Le détournement est subtil. Sur le cadran de cette montre revisitée, les pales d’une éolienne tentent l’étonnant défi de se muer en aiguilles pour indiquer l’heure. Le slogan est univoque : ” Dans un monde qui change, il est temps d’investir durablement. ” Imaginée par l’agence Publicis, cette campagne de la banque BNP Paribas Fortis est sortie en 2016, mais elle est réapparue, en ce mois de novembre, dans les pages de quelques grands journaux. Objectif avoué : mettre cette fois l’accent sur le rendement financier avec le texte complémentaire suivant : ” Savez-vous que la performance de nos produits d’investissement socialement responsable n’a le plus souvent rien à envier à celle des investissements traditionnels ? ”

Les banques doivent jouer la carte de la cohérence et surtout d’une totale transparence, histoire de ne pas être prises en défaut et de subir un malencontreux “bad buzz”.

Bizarrement, cette publicité de BNP Paribas Fortis a côtoyé une campagne similaire dans les quotidiens, signée cette fois par son concurrent ING, où l’on voit un petit garçon bouclé dire, les bras croisés : ” Investir de façon durable, c’est bien pour votre avenir et le mien”. Déployé sur une pleine page de pub, le propos commercial insistait lui aussi sur l’aspect ” bénéfique pour votre capital ” avec un petit texte explicatif qui renvoyait au site web de la banque au lion orange. Intergénérationnelle, la campagne d’ING était également déclinée en radio avec un duo de comédiens père-fils pour donner vie au propos, rappelant ainsi un autre spot diffusé sur les ondes il y a quelques semaines à peine et dédié, lui aussi, à l’investissement durable pour le compte de CBC Banque.

→ **Petite tâche 1**:
D'après le texte sur les publicités bancaires, pourquoi les banques doivent-elles miser sur la cohérence et une totale transparence ? Répondez en une à trois phrases.
→ **Petite tâche 2**:
Reprenez mot pour mot le texte sur les publicités bancaires, depuis « Bizarrement, cette publicité » jusqu'à « de CBC Banque. » inclus.
Le matériel qui suit vient d'une autre source.

→ **Données affichées**:
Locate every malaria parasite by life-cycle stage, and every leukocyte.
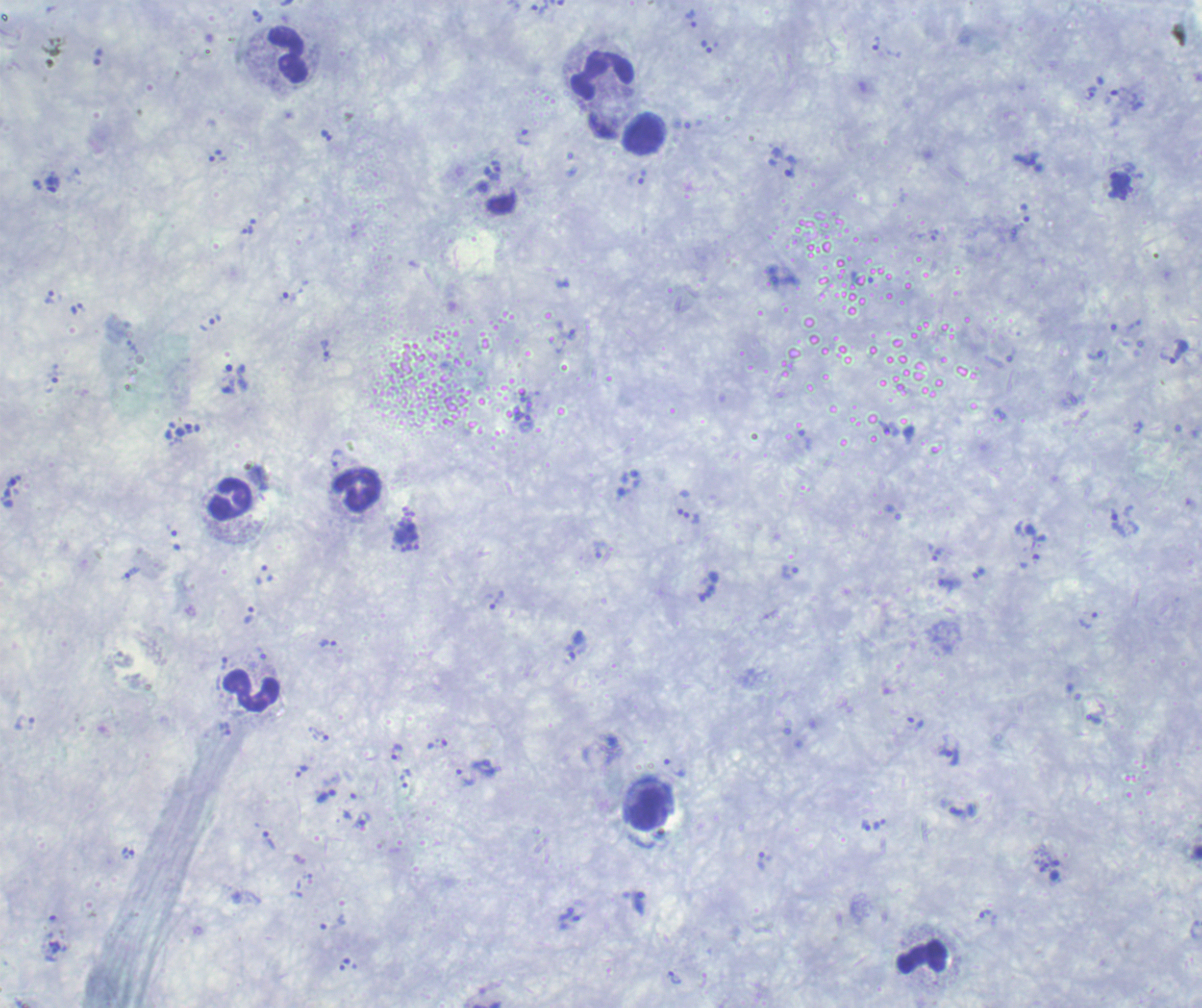
Approximate centers as {x, y} in pixels.
Trophozoites: {540, 9}, {257, 17}, {691, 19}, {876, 43}, {707, 47}, {1091, 93}, {327, 136}, {524, 138}, {790, 167}, {492, 170}, {641, 177}, {53, 184}, {248, 229}, {50, 297}, {290, 297}, {77, 308}, {215, 320}, {572, 334}, {326, 351}, {1095, 356}, {1168, 358}, {682, 501}, {692, 517}, {1118, 523}, {935, 552}, {132, 572}, {789, 572}, {978, 572}, {497, 599}, {1088, 620}, {328, 643}, {319, 736}, {945, 746}, {397, 752}, {675, 767}, {302, 772}, {465, 777}, {403, 781}, {958, 811}, {360, 822}, {866, 825}, {269, 841}, {128, 852}, {761, 862}, {1045, 868}, {984, 913}, {675, 977}.
Schizonts: {406, 537}.
No gametocyte forms observed.
Leukocytes: {289, 55}, {603, 74}, {645, 134}, {355, 491}, {230, 500}, {251, 690}, {648, 810}, {922, 956}.

{
  "magnification": "100x",
  "context": "previously used in a real diagnosis",
  "stain": "Romanowsky",
  "background_quality": "poor",
  "image_size": "1202×1008 pixels",
  "preparation": "thick blood film",
  "field_of_view": "one from this slide"
}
Classify this cell by malaria status.
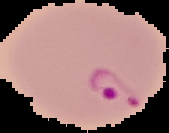

It is parasitized.

preparation = thin blood film
image type = segmented cell region with the area outside set to black
image size = 169×133 pixels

→ **Résultat 1**:
Les banques doivent miser sur la cohérence et une totale transparence pour ne pas être prises en défaut. Elles évitent ainsi de subir un malencontreux « bad buzz ».

→ **Résultat 2**:
Bizarrement, cette publicité de BNP Paribas Fortis a côtoyé une campagne similaire dans les quotidiens, signée cette fois par son concurrent ING, où l’on voit un petit garçon bouclé dire, les bras croisés : ” Investir de façon durable, c’est bien pour votre avenir et le mien”. Déployé sur une pleine page de pub, le propos commercial insistait lui aussi sur l’aspect ” bénéfique pour votre capital ” avec un petit texte explicatif qui renvoyait au site web de la banque au lion orange. Intergénérationnelle, la campagne d’ING était également déclinée en radio avec un duo de comédiens père-fils pour donner vie au propos, rappelant ainsi un autre spot diffusé sur les ondes il y a quelques semaines à peine et dédié, lui aussi, à l’investissement durable pour le compte de CBC Banque.